In the spirit of Edgar Rice Burroughs’ 1918 classic The Land that Time Forgot (an author also referenced by the narrator with intentional comparisons to help convince the reader of the story’s fantastic plausibility), our heroes are thrust into an unfamiliar world of prehistoric wonder.

The process of teleportation has been addressed in variety of ways throughout literature, but many leave a lot to the imagination or simply avoided the issue. John Norman’s Gor series, Stephen R. Donaldson’s Chronicles of Thomas Covenant, and even Burroughs’ John Carter stories danced around the science to simply jump right into the crux of the story. But Journey to Where takes a fresh approach by giving a nod to current events, feeding off of the growing public concern regarding the unknown potentials of particle accelerators. Though this story might add fuel to some of those fears, the inclusion of such a topical technological element is sure to bring pure joy to the hard-core fans.

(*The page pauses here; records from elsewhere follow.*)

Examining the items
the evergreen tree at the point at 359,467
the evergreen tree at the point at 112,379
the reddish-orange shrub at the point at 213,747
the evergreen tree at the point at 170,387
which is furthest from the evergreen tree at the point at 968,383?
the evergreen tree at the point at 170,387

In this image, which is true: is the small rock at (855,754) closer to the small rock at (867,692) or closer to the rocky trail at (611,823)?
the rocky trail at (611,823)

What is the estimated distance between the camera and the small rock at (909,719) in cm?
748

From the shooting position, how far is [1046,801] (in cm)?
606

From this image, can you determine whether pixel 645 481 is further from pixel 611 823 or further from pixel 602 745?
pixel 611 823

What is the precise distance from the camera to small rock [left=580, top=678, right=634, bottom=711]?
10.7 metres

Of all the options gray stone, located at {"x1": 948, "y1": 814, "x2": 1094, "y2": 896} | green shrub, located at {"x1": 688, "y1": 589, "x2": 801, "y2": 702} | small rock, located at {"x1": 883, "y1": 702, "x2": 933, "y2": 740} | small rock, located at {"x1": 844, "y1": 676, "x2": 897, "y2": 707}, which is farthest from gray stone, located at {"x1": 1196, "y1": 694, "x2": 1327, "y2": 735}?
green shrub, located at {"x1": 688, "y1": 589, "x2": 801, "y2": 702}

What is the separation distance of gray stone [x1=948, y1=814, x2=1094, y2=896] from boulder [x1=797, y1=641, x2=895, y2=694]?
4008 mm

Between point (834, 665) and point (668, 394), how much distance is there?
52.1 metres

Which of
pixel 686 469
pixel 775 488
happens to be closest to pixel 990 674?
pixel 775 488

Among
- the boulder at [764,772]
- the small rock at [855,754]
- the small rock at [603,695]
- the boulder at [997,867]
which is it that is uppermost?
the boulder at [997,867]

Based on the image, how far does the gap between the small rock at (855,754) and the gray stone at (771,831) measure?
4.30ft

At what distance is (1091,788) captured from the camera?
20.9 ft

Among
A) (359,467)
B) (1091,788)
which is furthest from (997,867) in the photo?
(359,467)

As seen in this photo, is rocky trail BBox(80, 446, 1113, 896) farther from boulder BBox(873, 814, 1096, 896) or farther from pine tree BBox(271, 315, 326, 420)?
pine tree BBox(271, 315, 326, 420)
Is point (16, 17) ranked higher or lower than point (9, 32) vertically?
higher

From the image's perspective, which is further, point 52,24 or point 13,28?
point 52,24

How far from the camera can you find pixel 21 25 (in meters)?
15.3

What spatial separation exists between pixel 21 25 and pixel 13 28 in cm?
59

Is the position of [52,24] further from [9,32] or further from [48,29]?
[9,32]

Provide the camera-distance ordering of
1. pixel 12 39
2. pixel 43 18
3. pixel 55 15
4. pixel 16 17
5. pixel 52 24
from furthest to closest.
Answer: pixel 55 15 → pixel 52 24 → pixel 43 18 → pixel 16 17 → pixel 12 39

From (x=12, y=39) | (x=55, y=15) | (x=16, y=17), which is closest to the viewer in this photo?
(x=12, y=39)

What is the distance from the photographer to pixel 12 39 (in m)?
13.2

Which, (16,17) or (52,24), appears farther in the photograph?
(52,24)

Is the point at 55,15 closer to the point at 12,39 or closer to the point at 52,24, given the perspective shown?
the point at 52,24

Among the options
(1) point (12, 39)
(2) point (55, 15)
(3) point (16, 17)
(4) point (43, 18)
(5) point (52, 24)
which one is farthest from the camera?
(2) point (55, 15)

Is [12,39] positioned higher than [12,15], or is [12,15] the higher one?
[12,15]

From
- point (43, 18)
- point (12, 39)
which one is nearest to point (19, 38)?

The character development of the cast in Journey to Where is quick and effective, allowing the reader to immediately accept the internal conflict within the group and follow the drama within the adventure with anticipation. Though the sarcastic and sometimes humorous banter often traded between characters helps lesson some of the obvious tension, the dialog does get lost at times when trying to determine exactly who is speaking.

The author’s true strength is in storytelling. The attention to detail is spot on, providing just enough visual imagery to fill the reader’s perception without diluting the setting with unnecessary clutter. Throw this in with a strong cast and a nicely paced plot, and Journey to Where by Steven Paul Leiva is a fun read sure to entertain fans of the classics.